§ **WHAT TO DO**:
List everything from the line containing "How far asunder are (560,559)" down to the line containing "5. pixel 677 208" in the rows below, both included, as a numbered list. Leave out blank lines.

§ **EXTRACTED MATERIAL**:
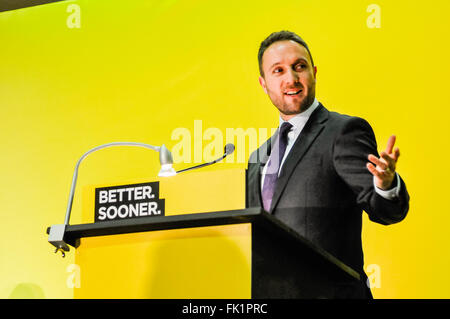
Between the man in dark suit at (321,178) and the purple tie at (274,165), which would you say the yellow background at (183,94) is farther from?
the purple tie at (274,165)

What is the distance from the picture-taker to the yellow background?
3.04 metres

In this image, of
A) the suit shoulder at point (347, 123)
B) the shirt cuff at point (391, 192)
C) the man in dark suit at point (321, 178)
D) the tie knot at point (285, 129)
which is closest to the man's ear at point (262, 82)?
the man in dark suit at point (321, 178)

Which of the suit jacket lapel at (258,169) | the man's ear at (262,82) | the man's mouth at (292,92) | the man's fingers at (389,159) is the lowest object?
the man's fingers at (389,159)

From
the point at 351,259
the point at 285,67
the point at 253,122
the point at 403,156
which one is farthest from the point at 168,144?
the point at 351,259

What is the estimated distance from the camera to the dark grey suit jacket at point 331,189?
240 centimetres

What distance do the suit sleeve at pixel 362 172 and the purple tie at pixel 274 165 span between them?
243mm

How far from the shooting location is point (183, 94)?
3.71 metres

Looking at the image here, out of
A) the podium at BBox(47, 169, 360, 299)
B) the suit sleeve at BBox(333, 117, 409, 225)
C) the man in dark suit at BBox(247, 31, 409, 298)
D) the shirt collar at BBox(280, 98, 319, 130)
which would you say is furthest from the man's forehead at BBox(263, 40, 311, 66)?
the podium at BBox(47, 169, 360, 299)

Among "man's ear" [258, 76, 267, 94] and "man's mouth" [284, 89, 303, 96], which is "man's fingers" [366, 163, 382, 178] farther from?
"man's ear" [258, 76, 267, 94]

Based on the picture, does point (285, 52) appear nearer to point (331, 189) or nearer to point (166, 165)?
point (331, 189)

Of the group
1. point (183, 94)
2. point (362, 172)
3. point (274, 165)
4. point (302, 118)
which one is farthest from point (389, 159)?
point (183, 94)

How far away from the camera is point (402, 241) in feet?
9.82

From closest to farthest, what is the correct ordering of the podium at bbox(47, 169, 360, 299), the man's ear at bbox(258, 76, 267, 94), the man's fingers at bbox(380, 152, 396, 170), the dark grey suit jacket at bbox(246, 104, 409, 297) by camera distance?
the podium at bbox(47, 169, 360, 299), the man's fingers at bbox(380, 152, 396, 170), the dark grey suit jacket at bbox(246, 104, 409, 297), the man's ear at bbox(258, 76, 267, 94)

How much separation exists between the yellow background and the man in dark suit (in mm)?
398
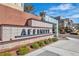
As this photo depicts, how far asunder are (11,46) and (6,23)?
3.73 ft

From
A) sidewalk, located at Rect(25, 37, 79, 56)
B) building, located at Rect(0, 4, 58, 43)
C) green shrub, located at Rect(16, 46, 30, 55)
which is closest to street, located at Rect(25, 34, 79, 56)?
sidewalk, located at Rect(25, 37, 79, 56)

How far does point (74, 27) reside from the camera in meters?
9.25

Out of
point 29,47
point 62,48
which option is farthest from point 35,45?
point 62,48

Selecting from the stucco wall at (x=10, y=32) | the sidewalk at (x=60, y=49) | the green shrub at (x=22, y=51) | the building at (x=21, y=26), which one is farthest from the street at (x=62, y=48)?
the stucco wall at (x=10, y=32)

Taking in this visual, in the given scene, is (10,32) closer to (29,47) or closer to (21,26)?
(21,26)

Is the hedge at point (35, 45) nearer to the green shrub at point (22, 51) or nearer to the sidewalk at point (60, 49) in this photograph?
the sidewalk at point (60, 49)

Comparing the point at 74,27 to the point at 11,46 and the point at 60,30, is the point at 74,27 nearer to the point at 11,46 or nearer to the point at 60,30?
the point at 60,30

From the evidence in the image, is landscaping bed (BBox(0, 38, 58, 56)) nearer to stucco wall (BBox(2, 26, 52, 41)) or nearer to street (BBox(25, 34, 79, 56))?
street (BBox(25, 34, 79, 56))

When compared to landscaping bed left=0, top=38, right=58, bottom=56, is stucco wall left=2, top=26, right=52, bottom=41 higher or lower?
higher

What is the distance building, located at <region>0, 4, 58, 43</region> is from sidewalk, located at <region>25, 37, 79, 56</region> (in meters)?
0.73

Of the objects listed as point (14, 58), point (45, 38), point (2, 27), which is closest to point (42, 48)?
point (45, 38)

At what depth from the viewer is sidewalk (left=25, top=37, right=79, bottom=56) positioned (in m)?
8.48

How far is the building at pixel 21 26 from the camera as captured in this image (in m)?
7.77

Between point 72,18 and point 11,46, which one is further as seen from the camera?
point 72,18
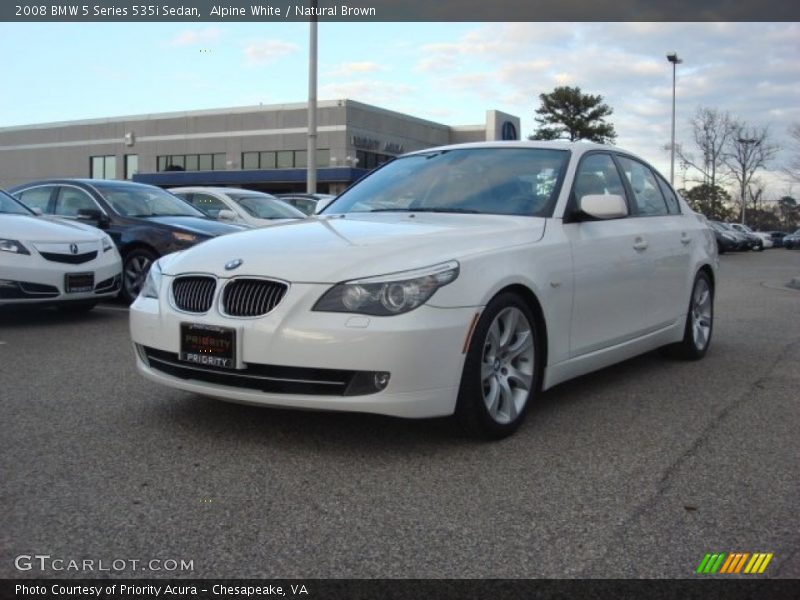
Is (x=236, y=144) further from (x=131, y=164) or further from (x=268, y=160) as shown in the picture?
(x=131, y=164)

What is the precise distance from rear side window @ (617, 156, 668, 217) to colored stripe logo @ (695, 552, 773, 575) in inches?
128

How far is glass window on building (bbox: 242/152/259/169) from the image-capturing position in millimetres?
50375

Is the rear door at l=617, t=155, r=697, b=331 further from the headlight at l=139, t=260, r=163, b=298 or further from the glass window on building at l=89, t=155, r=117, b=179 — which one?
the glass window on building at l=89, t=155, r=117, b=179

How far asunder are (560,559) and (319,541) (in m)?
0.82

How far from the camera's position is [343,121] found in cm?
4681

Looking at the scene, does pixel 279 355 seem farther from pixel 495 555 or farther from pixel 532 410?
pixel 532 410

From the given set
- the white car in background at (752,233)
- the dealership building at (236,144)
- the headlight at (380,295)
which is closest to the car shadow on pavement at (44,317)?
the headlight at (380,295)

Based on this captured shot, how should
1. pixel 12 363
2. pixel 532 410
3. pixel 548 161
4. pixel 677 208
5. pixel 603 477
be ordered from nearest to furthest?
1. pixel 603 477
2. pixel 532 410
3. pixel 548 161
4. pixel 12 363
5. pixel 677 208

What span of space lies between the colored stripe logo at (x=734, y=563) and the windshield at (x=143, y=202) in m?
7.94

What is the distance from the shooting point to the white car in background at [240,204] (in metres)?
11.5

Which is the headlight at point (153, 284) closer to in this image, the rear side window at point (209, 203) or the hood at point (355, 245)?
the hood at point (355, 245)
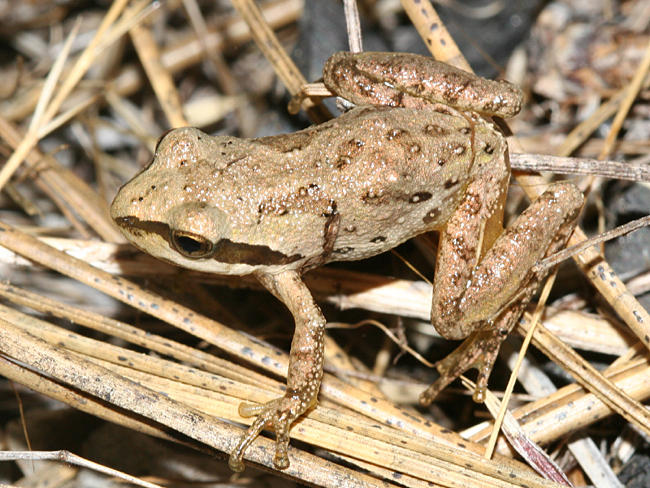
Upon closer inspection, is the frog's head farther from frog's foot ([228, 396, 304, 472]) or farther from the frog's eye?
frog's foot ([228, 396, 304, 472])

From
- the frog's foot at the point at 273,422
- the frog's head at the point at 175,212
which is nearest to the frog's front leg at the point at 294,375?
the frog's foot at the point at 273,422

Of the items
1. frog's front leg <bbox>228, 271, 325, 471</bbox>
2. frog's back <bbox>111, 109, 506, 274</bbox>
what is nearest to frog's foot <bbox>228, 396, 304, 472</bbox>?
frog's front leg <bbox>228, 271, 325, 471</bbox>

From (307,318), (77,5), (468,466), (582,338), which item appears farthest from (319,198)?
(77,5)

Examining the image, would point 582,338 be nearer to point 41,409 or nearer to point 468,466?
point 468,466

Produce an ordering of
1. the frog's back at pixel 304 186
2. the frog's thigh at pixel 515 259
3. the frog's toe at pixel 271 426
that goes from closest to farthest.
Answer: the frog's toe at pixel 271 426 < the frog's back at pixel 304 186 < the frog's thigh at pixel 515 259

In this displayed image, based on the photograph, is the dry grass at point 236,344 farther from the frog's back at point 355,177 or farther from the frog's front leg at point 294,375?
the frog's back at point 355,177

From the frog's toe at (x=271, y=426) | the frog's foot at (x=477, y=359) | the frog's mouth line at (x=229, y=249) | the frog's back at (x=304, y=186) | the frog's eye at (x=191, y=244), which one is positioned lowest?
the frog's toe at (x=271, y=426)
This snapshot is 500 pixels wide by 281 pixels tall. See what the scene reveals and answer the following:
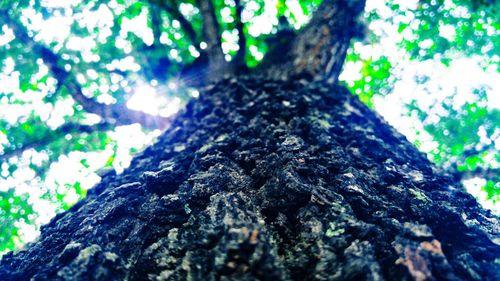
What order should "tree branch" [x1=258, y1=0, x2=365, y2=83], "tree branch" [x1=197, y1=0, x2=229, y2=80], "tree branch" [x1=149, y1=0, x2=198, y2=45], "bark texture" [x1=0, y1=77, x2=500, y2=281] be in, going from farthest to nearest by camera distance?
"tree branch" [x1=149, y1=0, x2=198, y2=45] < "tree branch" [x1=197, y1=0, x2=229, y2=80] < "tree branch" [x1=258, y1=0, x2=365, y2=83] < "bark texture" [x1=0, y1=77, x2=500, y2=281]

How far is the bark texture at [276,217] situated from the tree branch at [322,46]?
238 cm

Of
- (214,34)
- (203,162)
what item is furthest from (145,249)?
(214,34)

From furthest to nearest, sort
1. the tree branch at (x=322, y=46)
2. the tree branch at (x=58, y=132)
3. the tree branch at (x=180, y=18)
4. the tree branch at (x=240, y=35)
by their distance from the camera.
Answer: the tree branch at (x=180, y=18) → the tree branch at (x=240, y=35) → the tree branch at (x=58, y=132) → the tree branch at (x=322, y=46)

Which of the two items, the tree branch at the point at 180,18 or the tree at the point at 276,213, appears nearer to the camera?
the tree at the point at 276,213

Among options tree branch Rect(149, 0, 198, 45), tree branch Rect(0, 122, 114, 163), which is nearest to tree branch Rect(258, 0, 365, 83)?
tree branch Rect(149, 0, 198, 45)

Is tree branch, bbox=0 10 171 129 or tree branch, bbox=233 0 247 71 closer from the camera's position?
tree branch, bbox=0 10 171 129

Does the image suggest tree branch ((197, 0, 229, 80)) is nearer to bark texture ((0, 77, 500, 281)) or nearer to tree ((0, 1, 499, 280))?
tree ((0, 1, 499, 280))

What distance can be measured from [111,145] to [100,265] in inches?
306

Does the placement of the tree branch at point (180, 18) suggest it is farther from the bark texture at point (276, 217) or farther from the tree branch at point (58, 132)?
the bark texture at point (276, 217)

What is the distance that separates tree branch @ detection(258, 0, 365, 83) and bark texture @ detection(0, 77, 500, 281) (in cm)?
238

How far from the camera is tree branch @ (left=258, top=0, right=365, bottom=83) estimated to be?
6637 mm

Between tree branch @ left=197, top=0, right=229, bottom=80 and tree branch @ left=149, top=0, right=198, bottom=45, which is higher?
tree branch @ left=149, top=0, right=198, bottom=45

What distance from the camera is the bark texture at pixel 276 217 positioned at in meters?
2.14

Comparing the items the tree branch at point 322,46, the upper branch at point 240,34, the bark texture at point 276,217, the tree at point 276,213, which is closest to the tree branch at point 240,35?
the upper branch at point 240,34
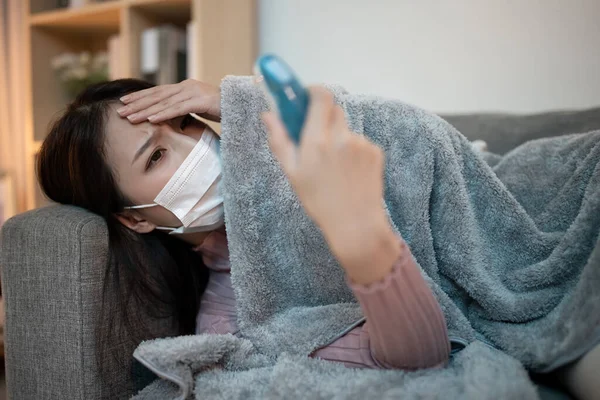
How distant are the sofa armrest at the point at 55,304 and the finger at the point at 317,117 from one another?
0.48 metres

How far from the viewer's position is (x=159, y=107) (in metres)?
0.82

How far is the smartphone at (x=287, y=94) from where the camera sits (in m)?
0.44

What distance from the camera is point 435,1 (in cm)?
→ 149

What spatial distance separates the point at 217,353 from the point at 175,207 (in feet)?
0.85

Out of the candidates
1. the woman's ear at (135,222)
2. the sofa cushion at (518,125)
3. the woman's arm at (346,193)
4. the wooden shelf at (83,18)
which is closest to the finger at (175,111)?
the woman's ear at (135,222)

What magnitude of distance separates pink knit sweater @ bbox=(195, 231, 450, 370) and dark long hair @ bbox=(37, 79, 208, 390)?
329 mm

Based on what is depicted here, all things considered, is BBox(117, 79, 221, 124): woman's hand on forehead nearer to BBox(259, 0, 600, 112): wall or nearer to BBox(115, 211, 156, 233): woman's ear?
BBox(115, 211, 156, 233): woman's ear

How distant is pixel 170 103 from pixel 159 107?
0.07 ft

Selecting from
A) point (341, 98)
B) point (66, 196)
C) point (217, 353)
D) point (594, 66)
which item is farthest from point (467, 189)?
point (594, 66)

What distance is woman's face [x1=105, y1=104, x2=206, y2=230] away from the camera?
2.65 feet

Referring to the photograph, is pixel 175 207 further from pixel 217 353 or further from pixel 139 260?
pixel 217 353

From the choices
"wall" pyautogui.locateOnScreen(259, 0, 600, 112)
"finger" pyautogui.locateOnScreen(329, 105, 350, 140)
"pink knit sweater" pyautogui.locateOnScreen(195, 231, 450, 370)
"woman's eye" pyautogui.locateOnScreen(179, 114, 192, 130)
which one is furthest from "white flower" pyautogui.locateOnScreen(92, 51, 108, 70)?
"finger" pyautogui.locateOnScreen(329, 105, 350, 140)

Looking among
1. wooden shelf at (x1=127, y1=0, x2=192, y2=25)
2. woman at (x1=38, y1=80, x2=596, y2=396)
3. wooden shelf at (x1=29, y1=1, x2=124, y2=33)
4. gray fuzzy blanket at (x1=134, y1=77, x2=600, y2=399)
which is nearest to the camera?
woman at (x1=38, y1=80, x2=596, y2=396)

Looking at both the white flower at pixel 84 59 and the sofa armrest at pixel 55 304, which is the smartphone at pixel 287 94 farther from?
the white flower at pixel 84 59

§ **EXERCISE RESULT**:
1. How far asunder are (560,559) and (319,541) (in m)?
2. 0.82
3. How far from the camera's position is [343,121] found in cm?
4. 4681
5. Looking at the scene, does pixel 279 355 seem farther from pixel 495 555 or farther from pixel 532 410?
6. pixel 532 410
7. From the given set
8. - the white car in background at (752,233)
9. - the dealership building at (236,144)
10. - the headlight at (380,295)
11. which is closest to the car shadow on pavement at (44,317)?
12. the headlight at (380,295)
13. Based on this captured shot, how should
14. 1. pixel 12 363
15. 2. pixel 532 410
16. 3. pixel 548 161
17. 4. pixel 677 208
18. 5. pixel 603 477
19. be ordered from nearest to furthest?
20. 1. pixel 603 477
21. 2. pixel 532 410
22. 3. pixel 548 161
23. 4. pixel 12 363
24. 5. pixel 677 208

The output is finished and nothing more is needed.